F1 2026 vs IndyCar : le pilotage pur est-il désormais outre-Atlantique ?
Alors que pilotes, observateurs et grand public s’agacent du virage électrique pris par la Formule 1 en 2026, jugé en rupture avec son ADN, l’IndyCar a gardé intacte une majeure partie de sa philosophie de pilotage. Est-ce outre-Atlantique que vont devoir se tourner les passionnés de sport automobile ? L’IndyCar est-elle appelée à récupérer les déçus de la Formule 1 ?
Max Verstappen évoquait une Formule E sous stéroïdes en parlant de la Formule 1 version 2026. Et il n’est pas le seul à être monté au front. Carlos Sainz, Lando Norris, Fernando Alonso et d’autres ont fait entendre leur mécontentement face à la nouvelle réglementation technique 2026.
Les monoplaces, marquées par une intégration drastique de l’hybridation, ne seraient plus en adéquation avec la philosophie originelle de la F1. La gestion de l’énergie est devenue centrale dans la catégorie reine du sport automobile. Et c’est là le principal grief qui lui est fait.
Terminés les tours de qualifications à fond, sur le fil du rasoir. Maintenant, il faut savoir ralentir au bon moment pour préserver sa réserve d’énergie. Le pilotage pur n’est plus un élément central, ou tout du moins il l’est moins.
Pire, la sécurité est désormais au centre des discussions depuis l’accident d’Ollie Bearman à Suzuka. Si bien que la FIA a décidé de mettre en place des modifications dans la règlementation technique 2026 dès le GP de Miami.
Mais la catégorie reine n’a-t-elle pas toujours été une vitrine de la technologie automobile ? Dans cette optique, son évolution, si elle s’éloigne de son ADN, reste cohérente.
Une philosophie radicalement différente en IndyCar
Outre-Atlantique, on se soucie moins de l’aspect vitrine de l’IndyCar, qui laisse la part belle aux pilotes. Le règlement technique est nettement plus simple.
Un châssis unique avec peu d’aérodynamique, des moteurs V6 2,2L biturbo et seulement deux motoristes (Honda et Chevrolet). Voilà qui nivelle davantage les chances des équipes et des pilotes, même si chaque écurie a ses forces et faiblesses.
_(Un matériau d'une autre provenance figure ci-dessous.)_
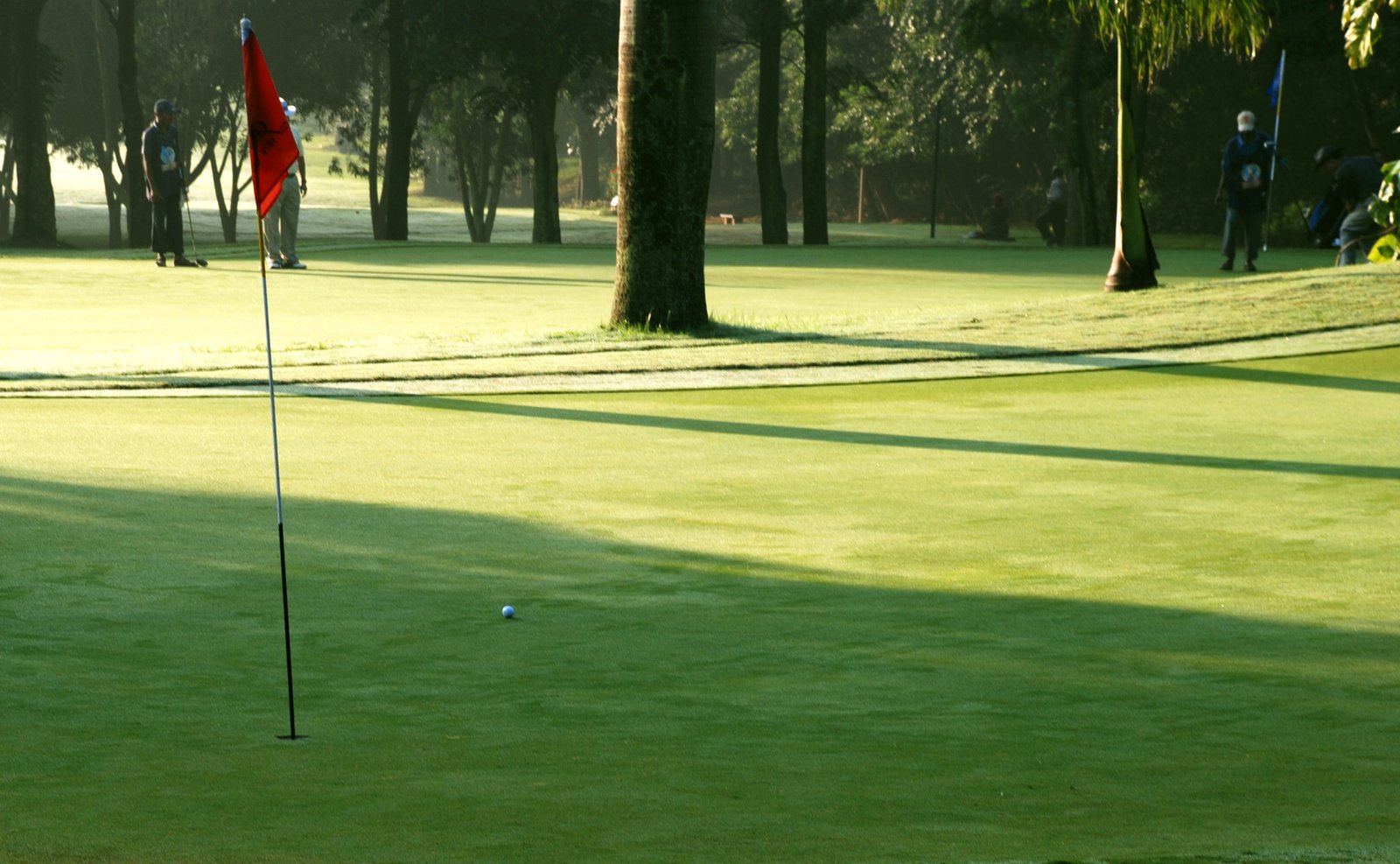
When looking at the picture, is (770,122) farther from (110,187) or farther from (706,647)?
(706,647)

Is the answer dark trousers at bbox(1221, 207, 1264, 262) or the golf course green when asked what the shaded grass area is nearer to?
the golf course green

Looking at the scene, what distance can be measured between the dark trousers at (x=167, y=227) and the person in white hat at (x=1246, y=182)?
1500 centimetres

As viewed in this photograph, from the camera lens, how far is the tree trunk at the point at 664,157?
54.6 feet

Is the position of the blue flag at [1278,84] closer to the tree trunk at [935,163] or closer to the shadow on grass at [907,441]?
the tree trunk at [935,163]

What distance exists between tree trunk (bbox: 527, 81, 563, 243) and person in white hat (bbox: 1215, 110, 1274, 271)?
24308mm

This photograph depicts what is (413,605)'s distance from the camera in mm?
6352

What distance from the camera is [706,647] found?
5.78m

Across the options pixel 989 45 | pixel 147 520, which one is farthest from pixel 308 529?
pixel 989 45

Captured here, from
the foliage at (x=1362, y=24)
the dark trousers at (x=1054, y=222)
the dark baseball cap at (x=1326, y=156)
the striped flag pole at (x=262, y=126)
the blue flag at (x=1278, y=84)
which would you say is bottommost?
the dark trousers at (x=1054, y=222)

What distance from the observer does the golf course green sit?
4109 mm

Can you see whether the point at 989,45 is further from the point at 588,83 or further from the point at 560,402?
the point at 560,402

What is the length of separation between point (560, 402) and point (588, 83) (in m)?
48.0

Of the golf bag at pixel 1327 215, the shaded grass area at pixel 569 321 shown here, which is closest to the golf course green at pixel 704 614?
the shaded grass area at pixel 569 321

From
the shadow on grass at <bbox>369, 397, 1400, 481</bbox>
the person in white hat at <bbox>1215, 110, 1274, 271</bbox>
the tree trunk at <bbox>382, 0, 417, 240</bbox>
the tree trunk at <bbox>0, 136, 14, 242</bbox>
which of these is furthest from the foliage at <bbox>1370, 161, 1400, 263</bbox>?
the tree trunk at <bbox>0, 136, 14, 242</bbox>
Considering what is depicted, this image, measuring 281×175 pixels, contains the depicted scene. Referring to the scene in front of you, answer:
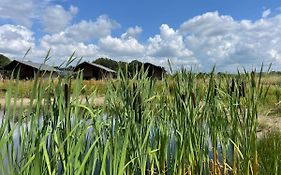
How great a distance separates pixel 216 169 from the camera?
9.11ft

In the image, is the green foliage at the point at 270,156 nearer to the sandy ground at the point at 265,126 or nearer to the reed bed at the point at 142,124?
the reed bed at the point at 142,124

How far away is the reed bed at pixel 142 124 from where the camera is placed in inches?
64.4

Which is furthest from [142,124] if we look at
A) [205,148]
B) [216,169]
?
[216,169]

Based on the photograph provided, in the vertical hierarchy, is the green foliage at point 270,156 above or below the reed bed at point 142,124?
below

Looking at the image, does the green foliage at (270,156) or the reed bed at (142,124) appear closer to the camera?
the reed bed at (142,124)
L’IndyCar a introduit une hybridation légère, basée sur un système de récupération d’énergie simplifié, très loin de la complexité du MGU-K de la Formule 1.
Deux systèmes de boost, mais une logique différente
Les pilotes disposent cela dit de deux boosts :
- le classique « Push to Pass« , d’une durée d’utilisation limitée par course (environ 120 secondes), avec un apport de 40 à 60 ch utilisable pour l’attaque et la défense.
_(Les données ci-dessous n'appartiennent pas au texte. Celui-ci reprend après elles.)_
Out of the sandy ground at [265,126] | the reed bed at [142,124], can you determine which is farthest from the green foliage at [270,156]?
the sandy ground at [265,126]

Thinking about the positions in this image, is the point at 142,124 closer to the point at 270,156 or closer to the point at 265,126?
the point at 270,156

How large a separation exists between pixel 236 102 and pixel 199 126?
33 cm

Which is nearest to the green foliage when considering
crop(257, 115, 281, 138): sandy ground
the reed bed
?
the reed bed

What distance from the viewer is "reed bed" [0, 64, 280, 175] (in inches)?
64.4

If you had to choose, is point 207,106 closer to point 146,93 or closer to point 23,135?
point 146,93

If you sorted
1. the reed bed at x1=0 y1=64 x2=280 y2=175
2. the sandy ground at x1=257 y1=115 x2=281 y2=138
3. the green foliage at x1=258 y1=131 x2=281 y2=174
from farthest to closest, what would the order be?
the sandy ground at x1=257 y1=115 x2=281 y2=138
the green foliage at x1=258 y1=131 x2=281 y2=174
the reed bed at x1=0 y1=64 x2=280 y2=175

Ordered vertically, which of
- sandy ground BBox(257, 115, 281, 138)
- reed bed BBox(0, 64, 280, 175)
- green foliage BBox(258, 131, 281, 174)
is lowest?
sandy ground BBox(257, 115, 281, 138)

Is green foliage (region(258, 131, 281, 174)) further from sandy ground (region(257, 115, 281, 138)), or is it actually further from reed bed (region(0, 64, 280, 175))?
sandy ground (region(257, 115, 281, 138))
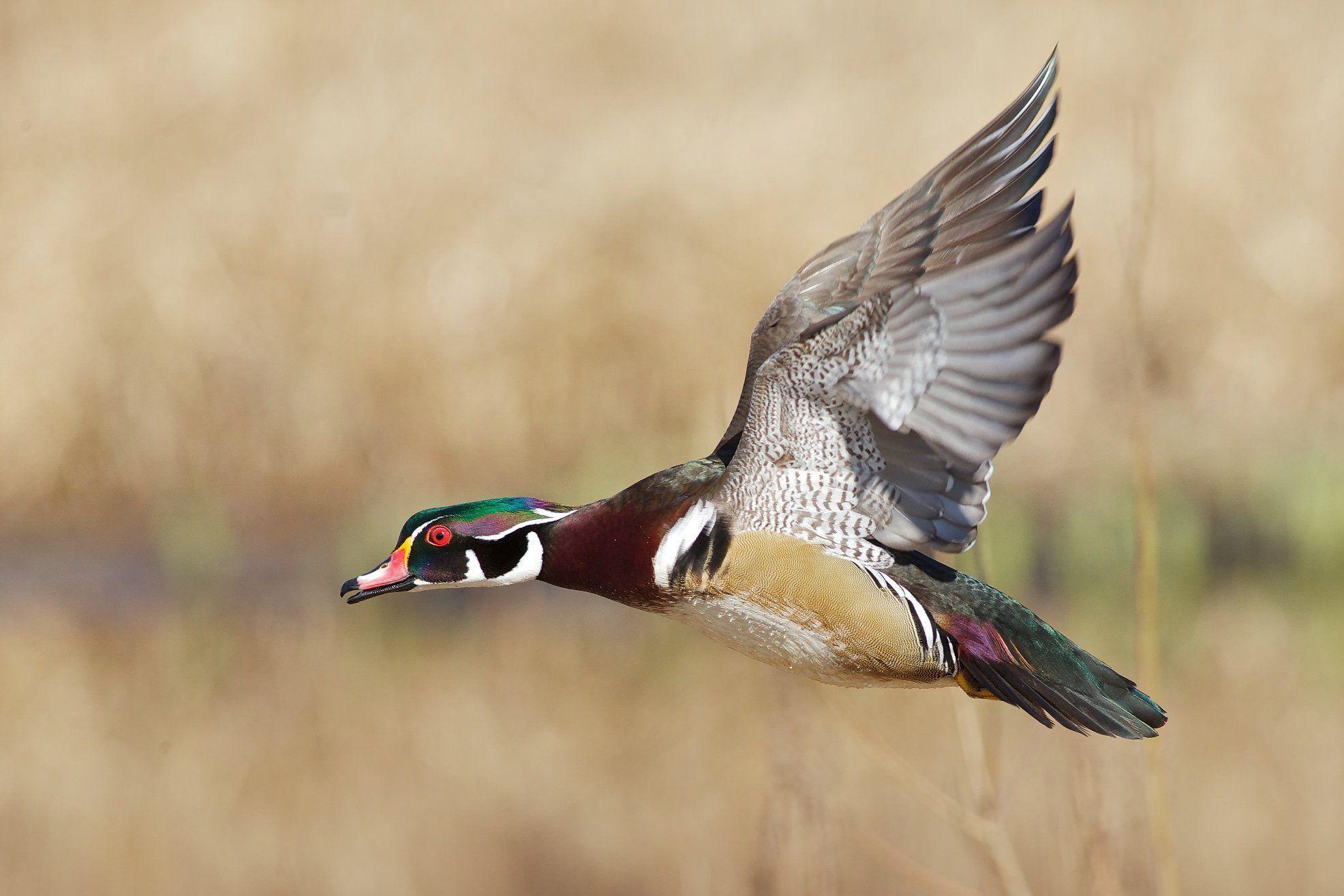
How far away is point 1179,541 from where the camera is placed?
28.9 ft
- le Hybrid boost (depuis 2024) : récupération d’énergie au freinage, restituée en accélération (≈ +60 ch), utilisation limitée et moins visible que le Push-to-Pass.
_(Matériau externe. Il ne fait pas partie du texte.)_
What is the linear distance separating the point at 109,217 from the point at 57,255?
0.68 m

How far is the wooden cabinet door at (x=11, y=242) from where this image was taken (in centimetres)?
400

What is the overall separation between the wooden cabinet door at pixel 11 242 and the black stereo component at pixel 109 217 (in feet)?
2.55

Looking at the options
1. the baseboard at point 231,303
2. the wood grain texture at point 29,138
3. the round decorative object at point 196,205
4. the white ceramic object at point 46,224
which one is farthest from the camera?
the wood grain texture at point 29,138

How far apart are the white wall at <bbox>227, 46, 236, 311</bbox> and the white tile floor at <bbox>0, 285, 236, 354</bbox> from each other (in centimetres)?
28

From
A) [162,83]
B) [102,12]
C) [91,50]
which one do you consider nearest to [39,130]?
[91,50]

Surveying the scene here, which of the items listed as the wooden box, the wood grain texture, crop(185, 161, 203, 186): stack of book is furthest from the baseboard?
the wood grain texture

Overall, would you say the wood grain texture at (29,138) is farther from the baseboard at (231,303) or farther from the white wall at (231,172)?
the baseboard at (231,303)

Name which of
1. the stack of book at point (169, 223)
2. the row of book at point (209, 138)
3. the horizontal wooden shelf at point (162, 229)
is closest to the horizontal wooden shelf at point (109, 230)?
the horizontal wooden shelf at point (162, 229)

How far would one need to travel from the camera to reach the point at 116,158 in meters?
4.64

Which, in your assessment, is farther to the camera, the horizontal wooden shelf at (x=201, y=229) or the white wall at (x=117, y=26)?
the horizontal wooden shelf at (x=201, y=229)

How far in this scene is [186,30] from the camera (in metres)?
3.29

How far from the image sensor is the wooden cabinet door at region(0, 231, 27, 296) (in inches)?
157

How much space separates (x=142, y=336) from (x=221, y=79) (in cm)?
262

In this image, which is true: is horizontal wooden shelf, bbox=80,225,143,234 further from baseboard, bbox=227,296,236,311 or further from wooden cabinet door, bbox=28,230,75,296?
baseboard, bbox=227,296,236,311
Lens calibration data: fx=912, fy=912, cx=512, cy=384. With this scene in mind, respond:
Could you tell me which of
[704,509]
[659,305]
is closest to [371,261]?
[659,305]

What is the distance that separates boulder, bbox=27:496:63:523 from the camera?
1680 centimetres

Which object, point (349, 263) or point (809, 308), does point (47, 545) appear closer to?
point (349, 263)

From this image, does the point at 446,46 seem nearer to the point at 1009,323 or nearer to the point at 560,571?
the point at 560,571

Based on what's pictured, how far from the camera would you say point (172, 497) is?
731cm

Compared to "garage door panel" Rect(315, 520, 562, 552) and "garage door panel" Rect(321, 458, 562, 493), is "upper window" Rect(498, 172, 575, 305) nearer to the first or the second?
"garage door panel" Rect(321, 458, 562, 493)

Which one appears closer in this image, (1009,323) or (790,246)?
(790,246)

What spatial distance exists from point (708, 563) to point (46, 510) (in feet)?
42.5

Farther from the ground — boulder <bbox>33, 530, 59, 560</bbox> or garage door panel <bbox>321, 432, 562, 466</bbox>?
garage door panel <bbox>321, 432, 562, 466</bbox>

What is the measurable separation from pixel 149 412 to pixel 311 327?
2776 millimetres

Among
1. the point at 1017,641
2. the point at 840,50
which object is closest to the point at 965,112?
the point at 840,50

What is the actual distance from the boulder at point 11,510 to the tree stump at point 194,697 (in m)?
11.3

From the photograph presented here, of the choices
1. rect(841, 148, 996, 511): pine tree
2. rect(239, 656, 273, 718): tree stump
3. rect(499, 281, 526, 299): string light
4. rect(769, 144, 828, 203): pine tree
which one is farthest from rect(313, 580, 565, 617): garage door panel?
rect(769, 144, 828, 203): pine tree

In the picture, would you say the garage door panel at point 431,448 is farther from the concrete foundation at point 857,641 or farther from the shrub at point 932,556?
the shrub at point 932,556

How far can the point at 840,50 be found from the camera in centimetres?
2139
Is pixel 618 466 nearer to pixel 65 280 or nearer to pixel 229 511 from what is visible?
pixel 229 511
Les pilotes ont donc globalement toujours la mainmise sur le pilotage pur, malgré quelques adaptations électriques, encore marginales dans la discipline. On n’est en tous les cas loin de la Formule 1 en termes de gestion d’énergie.
L’IndyCar, dernière résistante ?
Au milieu de la Formule 1, hybride et à dominante électrique, de la Formule E 100% électrique et même du WEC, très tourné vers l’hybride, l’IndyCar fait figure de résistante parmi les grandes disciplines du sport automobile.
Pato O’Ward, pilote McLaren et aujourd’hui figure emblématique du championnat américain, pressenti pour faire ses débuts en Formule 1 il y a quelques années, déclarait ne plus être tenté par la catégorie reine depuis l’introduction de la nouvelle réglementation.
La Formule 1 semble faire moins d’envieux dans les autres disciplines, avec une philosophie du pilotage qui évolue sensiblement vers la gestion de l’énergie.
L’IndyCar ne remplacera pas la Formule 1. Les deux disciplines ne jouent pas sur le même terrain.
Mais à l’heure où la F1 pousse toujours plus loin la logique hybride et la gestion de l’énergie, le championnat américain propose une approche plus directe, plus lisible, plus centrée sur le pilotage.
Et si l’IndyCar ne deviendra jamais la catégorie reine, elle pourrait bien devenir, pour certains, celle qui s’en rapproche le plus dans l’esprit.